Nesse sentido, foi eleito no dia 28 de Outubro, no auditório municipal de Alcanena, o secretariado do Movimento pela Saúde de Alcanena que ganha, assim, um conceito mais formal e se torna o baluarte para os cidadãos de Alcanena na luta contra o problema. Fazem parte do secretariado eleito Maria José Ferreira, Elisa Alves, Pedro Caetano, Natalina Caetano, Marcelo Costa, Filipa Ferreira, João Calçada, Sofia Ferreira e Carlos Matias. 

Na reunião ficou prevista uma reunião com a direcção executiva do ACES Médio Tejo, contactos com a população para a recolha de assinaturas, a realização de uma manifestação a agendar e a concretização de reuniões periódicas de duas em duas semanas.
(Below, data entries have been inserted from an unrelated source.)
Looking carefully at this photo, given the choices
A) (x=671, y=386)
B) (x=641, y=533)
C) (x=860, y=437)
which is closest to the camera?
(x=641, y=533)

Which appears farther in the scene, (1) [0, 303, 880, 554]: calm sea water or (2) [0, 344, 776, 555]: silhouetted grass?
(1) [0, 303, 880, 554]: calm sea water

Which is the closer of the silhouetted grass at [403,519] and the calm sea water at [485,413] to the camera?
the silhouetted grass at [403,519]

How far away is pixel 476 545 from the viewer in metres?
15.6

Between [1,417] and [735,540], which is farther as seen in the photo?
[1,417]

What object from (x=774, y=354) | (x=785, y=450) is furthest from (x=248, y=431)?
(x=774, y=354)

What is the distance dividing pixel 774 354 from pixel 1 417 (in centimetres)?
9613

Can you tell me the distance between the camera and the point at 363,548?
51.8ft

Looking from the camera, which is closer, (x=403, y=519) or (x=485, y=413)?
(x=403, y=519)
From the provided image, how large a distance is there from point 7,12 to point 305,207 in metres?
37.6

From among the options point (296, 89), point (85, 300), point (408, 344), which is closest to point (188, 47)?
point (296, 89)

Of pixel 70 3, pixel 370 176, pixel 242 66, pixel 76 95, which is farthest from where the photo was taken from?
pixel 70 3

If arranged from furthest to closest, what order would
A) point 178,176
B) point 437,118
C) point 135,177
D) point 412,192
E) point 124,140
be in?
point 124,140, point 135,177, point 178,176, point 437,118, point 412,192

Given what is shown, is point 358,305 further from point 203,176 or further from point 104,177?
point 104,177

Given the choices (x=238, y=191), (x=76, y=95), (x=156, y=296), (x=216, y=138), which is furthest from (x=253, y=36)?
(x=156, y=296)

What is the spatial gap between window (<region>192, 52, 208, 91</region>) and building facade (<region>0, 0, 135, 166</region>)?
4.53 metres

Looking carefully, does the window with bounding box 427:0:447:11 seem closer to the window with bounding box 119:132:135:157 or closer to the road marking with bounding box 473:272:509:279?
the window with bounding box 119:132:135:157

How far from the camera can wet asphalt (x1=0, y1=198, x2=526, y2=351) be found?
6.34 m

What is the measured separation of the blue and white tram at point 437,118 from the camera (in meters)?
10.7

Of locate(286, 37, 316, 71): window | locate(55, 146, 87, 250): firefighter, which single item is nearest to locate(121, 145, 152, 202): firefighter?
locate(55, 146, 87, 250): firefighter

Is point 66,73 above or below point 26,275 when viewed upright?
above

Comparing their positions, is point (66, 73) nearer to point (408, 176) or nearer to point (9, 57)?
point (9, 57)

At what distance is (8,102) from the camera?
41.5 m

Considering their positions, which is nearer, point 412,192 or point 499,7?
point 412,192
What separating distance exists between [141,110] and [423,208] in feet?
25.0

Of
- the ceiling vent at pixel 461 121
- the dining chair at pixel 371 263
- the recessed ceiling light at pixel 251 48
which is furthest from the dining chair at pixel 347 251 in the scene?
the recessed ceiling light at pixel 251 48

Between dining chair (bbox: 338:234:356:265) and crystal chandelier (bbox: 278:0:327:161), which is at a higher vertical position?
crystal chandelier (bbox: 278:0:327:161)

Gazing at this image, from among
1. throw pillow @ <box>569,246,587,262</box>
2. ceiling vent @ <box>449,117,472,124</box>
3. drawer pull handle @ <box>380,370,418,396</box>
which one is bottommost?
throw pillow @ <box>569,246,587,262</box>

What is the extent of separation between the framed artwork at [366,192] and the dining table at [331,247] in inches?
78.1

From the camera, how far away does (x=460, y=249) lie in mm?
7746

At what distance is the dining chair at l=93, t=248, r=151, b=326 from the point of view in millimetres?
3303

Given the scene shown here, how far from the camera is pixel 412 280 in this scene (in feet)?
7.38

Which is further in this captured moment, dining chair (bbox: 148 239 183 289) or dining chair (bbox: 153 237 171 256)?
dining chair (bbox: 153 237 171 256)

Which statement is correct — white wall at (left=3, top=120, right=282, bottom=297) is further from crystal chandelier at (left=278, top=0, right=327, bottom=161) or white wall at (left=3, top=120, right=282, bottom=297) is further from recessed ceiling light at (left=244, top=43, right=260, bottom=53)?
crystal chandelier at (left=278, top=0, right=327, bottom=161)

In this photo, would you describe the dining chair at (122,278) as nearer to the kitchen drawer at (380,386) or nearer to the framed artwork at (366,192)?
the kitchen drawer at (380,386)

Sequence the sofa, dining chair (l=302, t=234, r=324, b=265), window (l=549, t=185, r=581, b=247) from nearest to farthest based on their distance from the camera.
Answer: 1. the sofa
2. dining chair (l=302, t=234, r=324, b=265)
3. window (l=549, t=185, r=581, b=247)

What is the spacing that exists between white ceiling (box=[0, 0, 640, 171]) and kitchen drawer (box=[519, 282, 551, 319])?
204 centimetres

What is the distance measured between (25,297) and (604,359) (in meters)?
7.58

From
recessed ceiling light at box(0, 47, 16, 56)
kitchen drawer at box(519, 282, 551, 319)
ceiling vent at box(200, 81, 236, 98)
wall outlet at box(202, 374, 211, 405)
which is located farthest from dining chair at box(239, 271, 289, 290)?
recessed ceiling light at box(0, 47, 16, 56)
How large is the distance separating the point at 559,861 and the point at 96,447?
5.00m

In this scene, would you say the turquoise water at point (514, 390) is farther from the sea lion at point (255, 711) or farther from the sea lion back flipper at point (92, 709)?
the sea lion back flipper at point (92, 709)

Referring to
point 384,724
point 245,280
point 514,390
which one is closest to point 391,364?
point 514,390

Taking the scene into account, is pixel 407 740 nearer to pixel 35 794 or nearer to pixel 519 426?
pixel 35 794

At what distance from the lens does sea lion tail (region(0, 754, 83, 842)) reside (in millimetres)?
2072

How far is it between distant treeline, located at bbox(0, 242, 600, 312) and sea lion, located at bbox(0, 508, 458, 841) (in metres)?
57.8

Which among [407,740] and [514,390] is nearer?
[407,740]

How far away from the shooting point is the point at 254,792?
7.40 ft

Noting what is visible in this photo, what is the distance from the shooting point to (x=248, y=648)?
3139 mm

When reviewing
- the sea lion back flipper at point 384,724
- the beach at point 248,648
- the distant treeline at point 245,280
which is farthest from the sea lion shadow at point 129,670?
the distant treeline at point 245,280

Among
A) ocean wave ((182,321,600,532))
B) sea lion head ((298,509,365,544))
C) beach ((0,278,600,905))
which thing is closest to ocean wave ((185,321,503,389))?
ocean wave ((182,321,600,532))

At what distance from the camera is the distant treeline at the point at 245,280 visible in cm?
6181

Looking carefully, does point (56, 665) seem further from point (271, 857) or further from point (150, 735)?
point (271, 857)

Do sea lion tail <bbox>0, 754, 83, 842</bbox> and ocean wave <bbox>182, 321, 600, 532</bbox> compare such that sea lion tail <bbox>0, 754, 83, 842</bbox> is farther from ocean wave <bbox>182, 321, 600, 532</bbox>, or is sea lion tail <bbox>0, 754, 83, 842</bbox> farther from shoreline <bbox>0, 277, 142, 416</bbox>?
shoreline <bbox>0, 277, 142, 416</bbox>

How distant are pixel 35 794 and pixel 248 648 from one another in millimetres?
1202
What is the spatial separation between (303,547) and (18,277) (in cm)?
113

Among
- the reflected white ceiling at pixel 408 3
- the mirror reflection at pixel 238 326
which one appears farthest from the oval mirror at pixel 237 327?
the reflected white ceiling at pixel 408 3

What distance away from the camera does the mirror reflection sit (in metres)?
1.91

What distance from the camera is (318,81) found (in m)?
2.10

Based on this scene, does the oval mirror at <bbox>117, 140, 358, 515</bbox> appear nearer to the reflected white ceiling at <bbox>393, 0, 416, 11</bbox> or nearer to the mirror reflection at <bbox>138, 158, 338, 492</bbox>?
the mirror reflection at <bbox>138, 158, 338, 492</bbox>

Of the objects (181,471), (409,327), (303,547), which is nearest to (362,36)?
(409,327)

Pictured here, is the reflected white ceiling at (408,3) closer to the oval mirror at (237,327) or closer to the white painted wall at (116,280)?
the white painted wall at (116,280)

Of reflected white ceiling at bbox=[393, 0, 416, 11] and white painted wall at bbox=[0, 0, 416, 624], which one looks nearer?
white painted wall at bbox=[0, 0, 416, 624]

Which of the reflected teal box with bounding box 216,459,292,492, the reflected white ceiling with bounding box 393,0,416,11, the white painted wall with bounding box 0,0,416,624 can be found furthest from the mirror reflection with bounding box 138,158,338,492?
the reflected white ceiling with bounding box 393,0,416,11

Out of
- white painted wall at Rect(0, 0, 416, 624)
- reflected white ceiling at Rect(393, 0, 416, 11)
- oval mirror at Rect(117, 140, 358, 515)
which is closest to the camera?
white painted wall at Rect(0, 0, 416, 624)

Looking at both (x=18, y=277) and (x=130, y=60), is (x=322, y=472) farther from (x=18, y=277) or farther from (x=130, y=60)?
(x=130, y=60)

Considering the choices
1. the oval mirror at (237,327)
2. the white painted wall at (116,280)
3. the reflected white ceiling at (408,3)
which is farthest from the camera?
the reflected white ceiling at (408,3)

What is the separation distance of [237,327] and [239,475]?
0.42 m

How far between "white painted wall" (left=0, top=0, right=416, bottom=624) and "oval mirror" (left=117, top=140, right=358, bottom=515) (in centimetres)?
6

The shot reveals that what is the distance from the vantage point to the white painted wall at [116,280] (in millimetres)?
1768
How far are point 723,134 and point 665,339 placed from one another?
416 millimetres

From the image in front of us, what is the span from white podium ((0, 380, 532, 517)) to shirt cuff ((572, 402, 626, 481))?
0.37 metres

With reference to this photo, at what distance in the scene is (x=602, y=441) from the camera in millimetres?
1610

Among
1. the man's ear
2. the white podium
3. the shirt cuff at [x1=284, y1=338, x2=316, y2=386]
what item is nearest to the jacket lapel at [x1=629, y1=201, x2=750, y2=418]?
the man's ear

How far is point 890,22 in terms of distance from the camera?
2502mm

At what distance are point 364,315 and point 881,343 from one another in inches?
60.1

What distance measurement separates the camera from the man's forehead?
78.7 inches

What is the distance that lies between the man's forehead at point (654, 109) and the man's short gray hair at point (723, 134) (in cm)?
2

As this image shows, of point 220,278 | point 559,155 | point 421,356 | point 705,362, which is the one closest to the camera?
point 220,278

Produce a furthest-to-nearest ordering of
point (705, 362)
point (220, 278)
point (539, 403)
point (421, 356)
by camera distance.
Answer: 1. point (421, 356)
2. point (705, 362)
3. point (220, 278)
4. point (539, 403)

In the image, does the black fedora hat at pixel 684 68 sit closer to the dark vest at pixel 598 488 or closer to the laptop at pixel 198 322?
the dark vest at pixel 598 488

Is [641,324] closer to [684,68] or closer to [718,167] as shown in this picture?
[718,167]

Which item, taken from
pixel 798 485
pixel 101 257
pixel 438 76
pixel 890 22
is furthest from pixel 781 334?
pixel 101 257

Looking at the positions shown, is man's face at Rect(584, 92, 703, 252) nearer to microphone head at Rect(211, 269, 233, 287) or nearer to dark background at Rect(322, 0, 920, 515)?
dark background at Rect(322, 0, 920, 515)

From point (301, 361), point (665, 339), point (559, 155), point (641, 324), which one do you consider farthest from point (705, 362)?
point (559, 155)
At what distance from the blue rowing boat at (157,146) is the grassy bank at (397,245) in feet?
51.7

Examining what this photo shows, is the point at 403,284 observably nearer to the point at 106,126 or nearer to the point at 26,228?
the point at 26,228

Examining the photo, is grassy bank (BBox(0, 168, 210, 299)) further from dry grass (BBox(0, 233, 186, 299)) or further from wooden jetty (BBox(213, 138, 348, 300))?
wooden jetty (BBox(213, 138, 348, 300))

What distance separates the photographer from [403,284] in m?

Numa sala com 102 pessoas, foi lida uma carta aberta que visa “denunciar a grave situação da problemática ambiental que se vive em Alcanena e que tem vindo a agravar, incompreensivelmente, nos últimos meses”. Recordando que este é um problema antigo, o MSA questiona como é que após recentemente “ter sido feito um investimento de 6,5 milhões de euros” para melhorar a rede de colectores “esta problemática continua a persistir e a atentar contra a qualidade de vida da população e ambiental do território”. A missiva continua lembrando que “a população, desde sempre, tem sido massacrada com os cheiros nauseabundos e fétidos” e pela “contaminação dos solos que durante décadas foram resultado consequente de 40km (sem contabilizar ramais) de uma rede de colectores corroídos e em situações de extrema gravidade pelo elevado e anómalo nível de contaminação química”. Com o “agravar da intensidade e a frequência dos maus odores” nos últimos meses que têm feito crescer os problemas de saúde e diminuído a qualidade de vida da população, o MSA exige que sejam “tomadas medidas conducentes à resolução do problema, uma vez que aquelas até agora adoptadas pelas entidades responsáveis se têm mostrado ineficientes”. A carta foi encaminhada para a AUSTRA, a Associação Portuguesa dos Industriais de Curtumes, União de Freguesias de Alcanena e Vila Moreira, Comunidade Intermunicipal do Médio Tejo, Ministério da Saúde, Administração Regional de Saúde de Lisboa e Vale do Tejo, Agrupamento de Centros de Saúde Médio Tejo, Centro de Saúde de Alcanena, Ministério do Ambiente, Serviço de Protecção da Natureza e do Ambiente da Guarda Nacional Republicana, Inspecção-Geral da Agricultura, do Mar, do Ambiente e do Ordenamento do Território, Agência Portuguesa do Ambiente, Comissão de Coordenação e Desenvolvimento Regional de Lisboa e Vale do Tejo, QUERCUS, Presidente da República, Vereadores e Deputados eleitos na Câmara Municipal de Alcanena e Assembleia Municipal, deputados portugueses eleitos no Parlamento Europeu, deputado representante do PAN no parlamento e grupos parlamentares eleitos na Assembleia da República. 

Apesar de lamentarem “o lema dos conformados que se resignam porque isto sempre cheirou mal”, Carlos Vala garante que o MSA está “disposto a ir o mais longe possível. O nosso objectivo é acabar com o problema”.

* Reportagem publicada originalmente em Novembro de 2017.